Machine Translation for Machines: the Sentiment Classification Use Case
This work addresses the challenge of enhancing translation quality for specific machine tasks, such as sentiment analysis, which is incremental as it builds on existing NMT methods with a new optimization focus.
The paper tackled the problem of improving machine translation for downstream NLP tasks by proposing a neural machine translation approach that generates translations optimized for machine-oriented criteria, specifically sentiment classification, resulting in classification results that outperform general-purpose NMT models and approximate gold standard accuracy on German and Italian Twitter data.
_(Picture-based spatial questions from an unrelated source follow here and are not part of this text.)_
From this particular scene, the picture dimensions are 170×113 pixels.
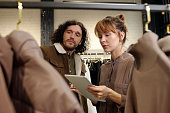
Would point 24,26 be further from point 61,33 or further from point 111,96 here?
point 111,96

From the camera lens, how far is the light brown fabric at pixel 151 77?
0.62 metres

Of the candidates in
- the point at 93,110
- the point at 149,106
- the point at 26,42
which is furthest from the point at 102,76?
the point at 26,42

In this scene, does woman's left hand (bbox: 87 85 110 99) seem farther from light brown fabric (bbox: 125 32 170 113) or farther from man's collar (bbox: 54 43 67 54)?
man's collar (bbox: 54 43 67 54)

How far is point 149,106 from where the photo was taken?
2.23ft

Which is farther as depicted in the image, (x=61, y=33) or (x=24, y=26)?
(x=24, y=26)

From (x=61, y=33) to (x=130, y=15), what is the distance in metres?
2.05

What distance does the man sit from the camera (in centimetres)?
168

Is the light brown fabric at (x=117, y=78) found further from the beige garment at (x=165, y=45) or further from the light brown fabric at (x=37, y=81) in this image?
the light brown fabric at (x=37, y=81)

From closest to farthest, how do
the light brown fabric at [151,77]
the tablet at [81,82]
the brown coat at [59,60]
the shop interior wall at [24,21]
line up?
the light brown fabric at [151,77], the tablet at [81,82], the brown coat at [59,60], the shop interior wall at [24,21]

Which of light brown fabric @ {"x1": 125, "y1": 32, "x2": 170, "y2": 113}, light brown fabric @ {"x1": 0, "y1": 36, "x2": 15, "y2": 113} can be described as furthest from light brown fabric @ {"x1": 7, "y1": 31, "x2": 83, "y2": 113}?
light brown fabric @ {"x1": 125, "y1": 32, "x2": 170, "y2": 113}

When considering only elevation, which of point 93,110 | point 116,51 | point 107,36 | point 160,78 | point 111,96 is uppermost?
point 107,36

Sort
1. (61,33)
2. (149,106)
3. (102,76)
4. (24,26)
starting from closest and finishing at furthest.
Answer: (149,106) → (102,76) → (61,33) → (24,26)

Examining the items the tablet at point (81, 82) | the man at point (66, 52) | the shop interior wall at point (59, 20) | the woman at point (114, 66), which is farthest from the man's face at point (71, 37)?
the shop interior wall at point (59, 20)

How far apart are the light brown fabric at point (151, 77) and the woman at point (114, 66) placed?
0.51 meters
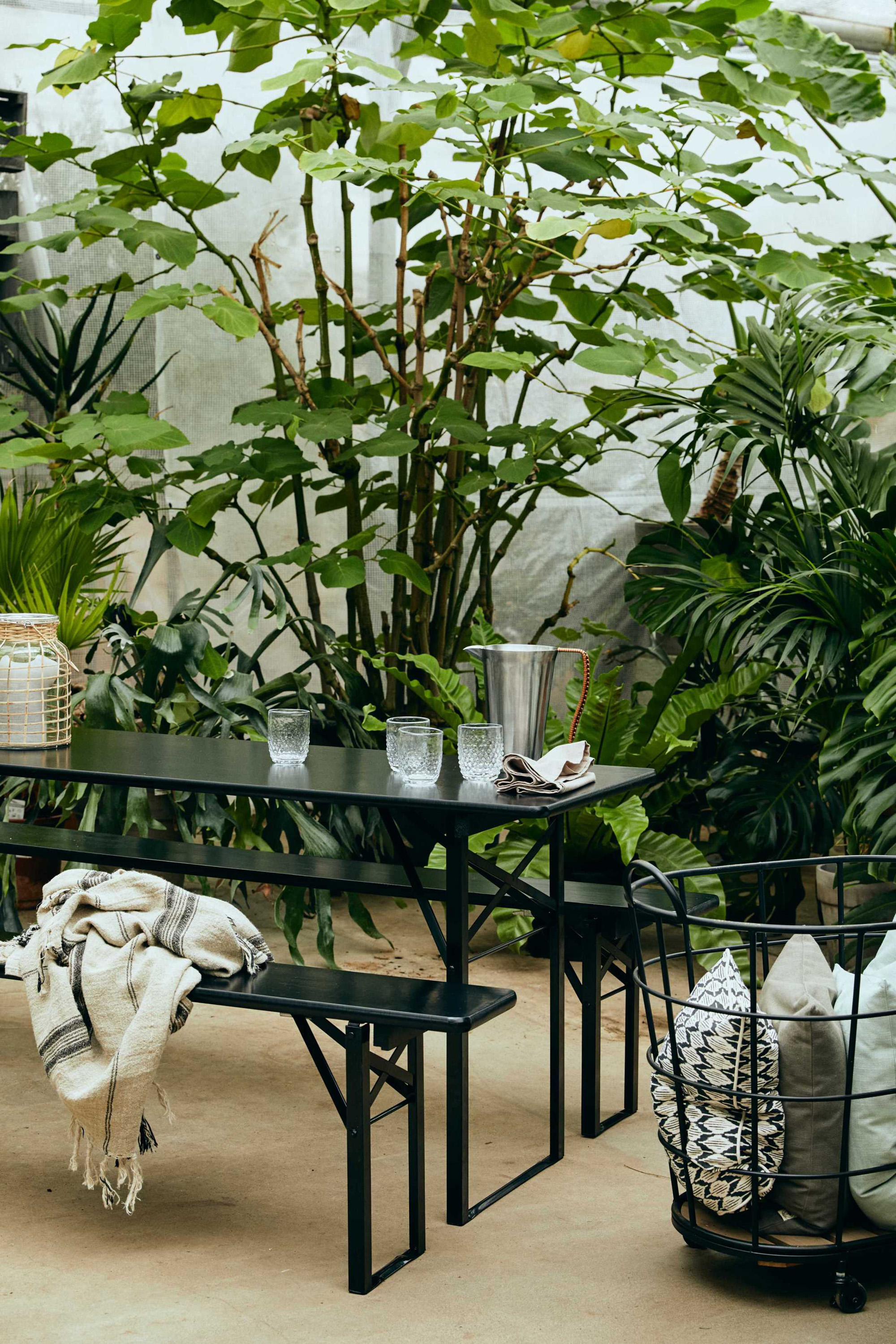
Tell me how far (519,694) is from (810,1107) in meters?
0.96

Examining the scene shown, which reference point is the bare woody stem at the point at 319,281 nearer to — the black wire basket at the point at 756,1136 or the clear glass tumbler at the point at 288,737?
the clear glass tumbler at the point at 288,737

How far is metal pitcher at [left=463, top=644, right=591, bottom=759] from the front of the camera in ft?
9.04

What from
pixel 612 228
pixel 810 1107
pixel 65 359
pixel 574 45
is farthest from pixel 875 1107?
pixel 65 359

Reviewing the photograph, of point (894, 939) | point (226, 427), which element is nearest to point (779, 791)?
point (894, 939)

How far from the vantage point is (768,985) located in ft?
7.42

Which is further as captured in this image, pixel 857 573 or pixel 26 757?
pixel 857 573

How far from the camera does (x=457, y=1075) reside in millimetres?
2549

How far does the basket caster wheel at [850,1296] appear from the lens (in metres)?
2.17

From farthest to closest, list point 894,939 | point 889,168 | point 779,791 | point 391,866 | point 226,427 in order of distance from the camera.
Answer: point 889,168 < point 226,427 < point 779,791 < point 391,866 < point 894,939

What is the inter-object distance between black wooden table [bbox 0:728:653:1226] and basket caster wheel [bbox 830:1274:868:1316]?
68cm

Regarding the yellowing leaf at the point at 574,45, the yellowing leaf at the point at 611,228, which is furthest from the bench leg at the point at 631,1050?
the yellowing leaf at the point at 574,45

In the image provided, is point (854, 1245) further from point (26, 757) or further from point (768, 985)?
point (26, 757)

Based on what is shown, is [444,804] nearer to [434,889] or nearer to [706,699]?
[434,889]

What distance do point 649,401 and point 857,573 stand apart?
139 centimetres
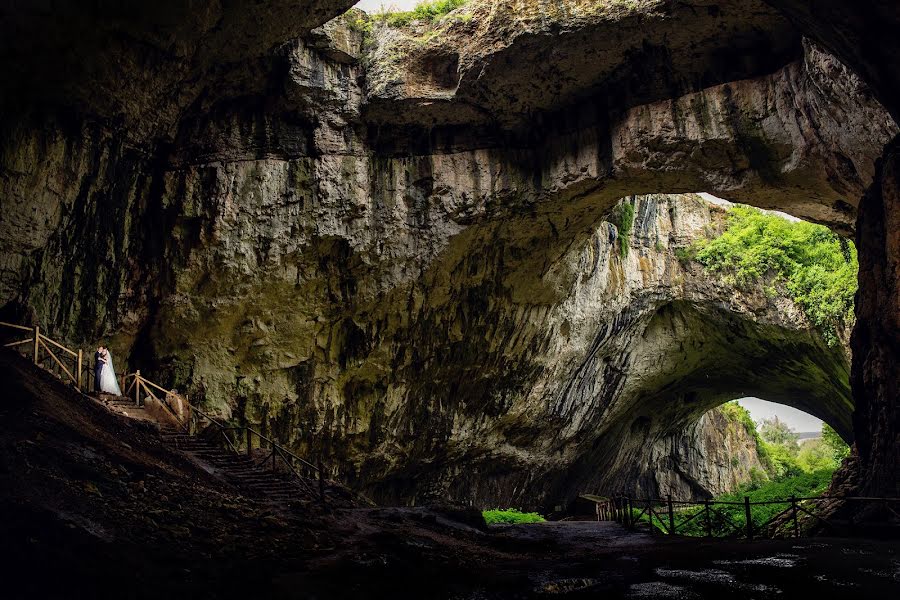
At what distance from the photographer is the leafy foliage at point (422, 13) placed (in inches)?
612

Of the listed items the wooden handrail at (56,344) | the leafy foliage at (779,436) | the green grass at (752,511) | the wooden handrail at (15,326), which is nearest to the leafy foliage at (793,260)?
the green grass at (752,511)

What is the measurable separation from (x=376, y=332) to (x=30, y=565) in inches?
476

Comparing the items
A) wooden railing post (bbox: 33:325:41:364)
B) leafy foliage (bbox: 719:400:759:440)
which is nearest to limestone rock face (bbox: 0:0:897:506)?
wooden railing post (bbox: 33:325:41:364)

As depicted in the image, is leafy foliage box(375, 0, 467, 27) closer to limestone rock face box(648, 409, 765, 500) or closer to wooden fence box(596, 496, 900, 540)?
wooden fence box(596, 496, 900, 540)

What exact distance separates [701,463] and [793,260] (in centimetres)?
1655

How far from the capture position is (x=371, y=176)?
643 inches

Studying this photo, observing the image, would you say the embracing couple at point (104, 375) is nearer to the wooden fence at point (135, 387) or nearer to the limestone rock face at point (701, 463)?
the wooden fence at point (135, 387)

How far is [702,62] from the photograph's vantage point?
1430 cm

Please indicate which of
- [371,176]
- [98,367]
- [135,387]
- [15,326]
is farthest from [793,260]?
[15,326]

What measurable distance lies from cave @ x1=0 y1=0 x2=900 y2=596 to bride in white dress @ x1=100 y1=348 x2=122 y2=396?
0.75 meters

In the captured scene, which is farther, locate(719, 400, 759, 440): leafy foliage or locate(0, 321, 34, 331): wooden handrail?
locate(719, 400, 759, 440): leafy foliage

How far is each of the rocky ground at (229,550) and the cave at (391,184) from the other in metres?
3.59

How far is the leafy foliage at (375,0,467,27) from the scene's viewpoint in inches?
612

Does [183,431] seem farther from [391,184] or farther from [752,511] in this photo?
[752,511]
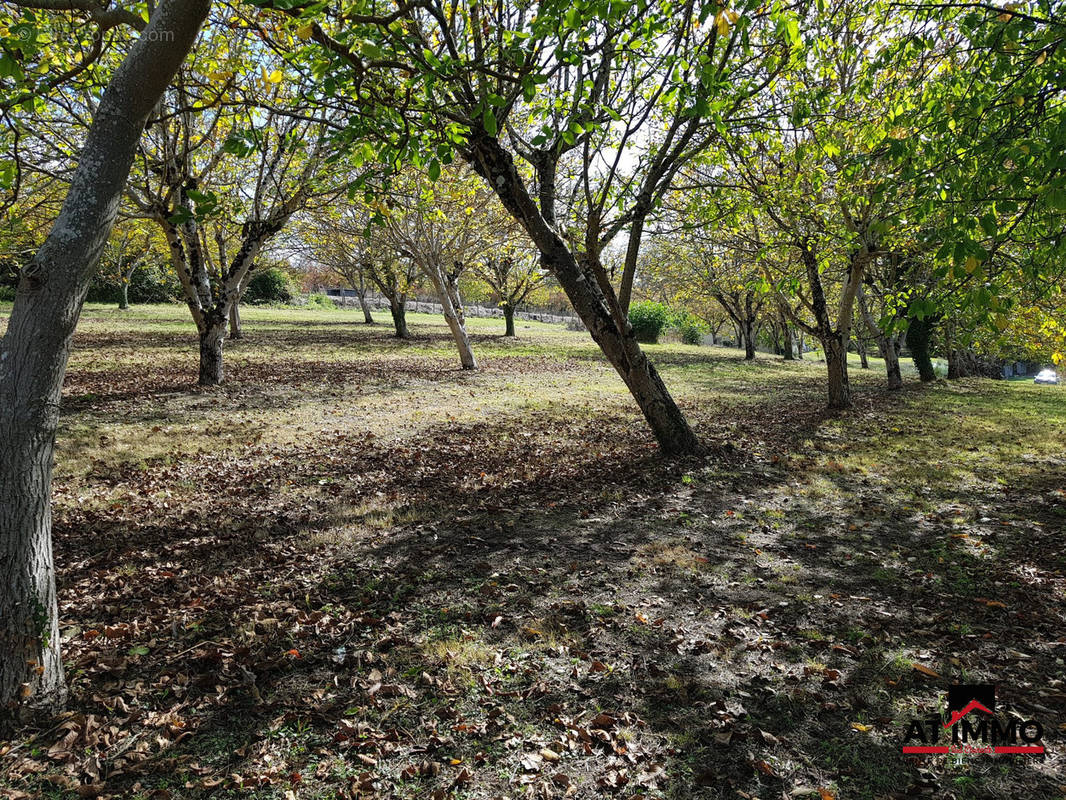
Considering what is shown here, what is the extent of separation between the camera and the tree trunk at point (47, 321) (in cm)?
279

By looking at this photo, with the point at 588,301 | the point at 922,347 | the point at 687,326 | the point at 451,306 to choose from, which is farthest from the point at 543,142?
the point at 687,326

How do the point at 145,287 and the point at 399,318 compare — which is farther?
the point at 145,287

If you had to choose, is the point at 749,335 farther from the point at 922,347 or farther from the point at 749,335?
the point at 922,347

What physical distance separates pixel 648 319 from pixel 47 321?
38.6 metres

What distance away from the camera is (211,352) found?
13109mm

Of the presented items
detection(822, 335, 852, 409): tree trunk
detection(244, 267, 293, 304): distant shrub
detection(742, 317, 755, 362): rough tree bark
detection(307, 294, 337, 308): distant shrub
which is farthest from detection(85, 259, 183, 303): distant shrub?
detection(822, 335, 852, 409): tree trunk

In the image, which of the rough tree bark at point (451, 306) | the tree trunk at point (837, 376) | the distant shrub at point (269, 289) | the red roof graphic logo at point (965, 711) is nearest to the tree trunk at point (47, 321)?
the red roof graphic logo at point (965, 711)

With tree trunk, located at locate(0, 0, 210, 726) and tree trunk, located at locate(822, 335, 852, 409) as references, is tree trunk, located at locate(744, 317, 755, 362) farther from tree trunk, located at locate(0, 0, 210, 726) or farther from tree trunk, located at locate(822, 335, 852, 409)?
tree trunk, located at locate(0, 0, 210, 726)

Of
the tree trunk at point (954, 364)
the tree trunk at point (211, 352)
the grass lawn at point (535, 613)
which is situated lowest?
the grass lawn at point (535, 613)

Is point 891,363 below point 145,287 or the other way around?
below

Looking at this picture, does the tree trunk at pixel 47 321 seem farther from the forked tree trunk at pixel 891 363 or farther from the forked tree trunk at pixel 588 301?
the forked tree trunk at pixel 891 363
We propose a neural machine translation (NMT) approach that, instead of pursuing adequacy and fluency ("human-oriented" quality criteria), aims to generate translations that are best suited as input to a natural language processing component designed for a specific downstream task (a "machine-oriented" criterion). Towards this objective, we present a reinforcement learning technique based on a new candidate sampling strategy, which exploits the results obtained on the downstream task as weak feedback. Experiments in sentiment classification of Twitter data in German and Italian show that feeding an English classifier with machine-oriented translations significantly improves its performance. Classification results outperform those obtained with translations produced by general-purpose NMT models as well as by an approach based on reinforcement learning. Moreover, our results on both languages approximate the classification accuracy computed on gold standard English tweets.